Because, of course, she'd been so intent on finding ways to mess with him that she hadn't even notice that he'd pressed a few more buttons than she'd managed to play with; she's had absolutely no idea, until now, that they've actually moved.

"What's out there?" she asks, all joking aside and replaced with pure excitement.

"Maybe it's a two hundred years in the future on a planet that has ten suns that all rise and set at different times," the Doctor tells her.

And she smiles; bites her lip slightly in anticipation. She loves new places. New people. New adventures…

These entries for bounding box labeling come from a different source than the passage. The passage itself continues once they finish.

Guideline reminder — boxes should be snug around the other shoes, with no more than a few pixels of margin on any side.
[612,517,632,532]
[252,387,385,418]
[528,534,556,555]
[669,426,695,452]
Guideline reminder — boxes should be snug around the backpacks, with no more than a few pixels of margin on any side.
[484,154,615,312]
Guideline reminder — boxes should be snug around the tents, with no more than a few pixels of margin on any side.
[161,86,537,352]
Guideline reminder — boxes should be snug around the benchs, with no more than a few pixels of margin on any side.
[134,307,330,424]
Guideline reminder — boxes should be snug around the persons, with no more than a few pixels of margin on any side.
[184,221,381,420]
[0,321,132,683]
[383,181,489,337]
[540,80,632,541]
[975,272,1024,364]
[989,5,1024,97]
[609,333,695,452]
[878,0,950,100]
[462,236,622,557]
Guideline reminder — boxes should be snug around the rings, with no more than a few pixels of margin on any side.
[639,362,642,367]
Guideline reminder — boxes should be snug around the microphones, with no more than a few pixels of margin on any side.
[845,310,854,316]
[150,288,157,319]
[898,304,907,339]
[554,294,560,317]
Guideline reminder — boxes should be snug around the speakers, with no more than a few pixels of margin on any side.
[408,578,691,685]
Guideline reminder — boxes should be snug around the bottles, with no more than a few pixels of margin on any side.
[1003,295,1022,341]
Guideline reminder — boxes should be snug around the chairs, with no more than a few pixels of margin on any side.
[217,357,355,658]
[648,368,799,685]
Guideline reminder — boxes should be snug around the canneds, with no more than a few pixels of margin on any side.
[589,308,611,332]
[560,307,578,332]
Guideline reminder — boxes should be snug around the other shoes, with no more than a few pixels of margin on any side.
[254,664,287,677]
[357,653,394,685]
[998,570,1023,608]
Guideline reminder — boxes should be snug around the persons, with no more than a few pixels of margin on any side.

"Or maybe it's Earth. Present day and time, and the local coffee shop will have to suffice for one day's adventure," the Doctor finishes. Because two can play a game like this.

Clara just isn't expecting it.

Again.

And for a moment, she's caught—surprised, but for a different reason. Because she's suddenly not quite sure which adventure she'd like more. Whichever one is out there—a brand new planet, or coffee with her favorite person in the world (or in any world, for that matter)—she knows they're equal in nearly all aspects.

Which one, truly, would Clara want more?

But she hides this abrupt uncertainty behind another teasing tone; leaves it as an emotion to unravel on another day, instead of during this one that she'd rather just leave to enjoy the way it is: "Oi! If it's coffee, then it had better be on the moon. So don't you push it now, or I might ask for three planets next time!"

And with that, she opens the TARDIS doors to reveal the adventure that lies in store, leaving a faintly laughing Doctor to follow closely behind.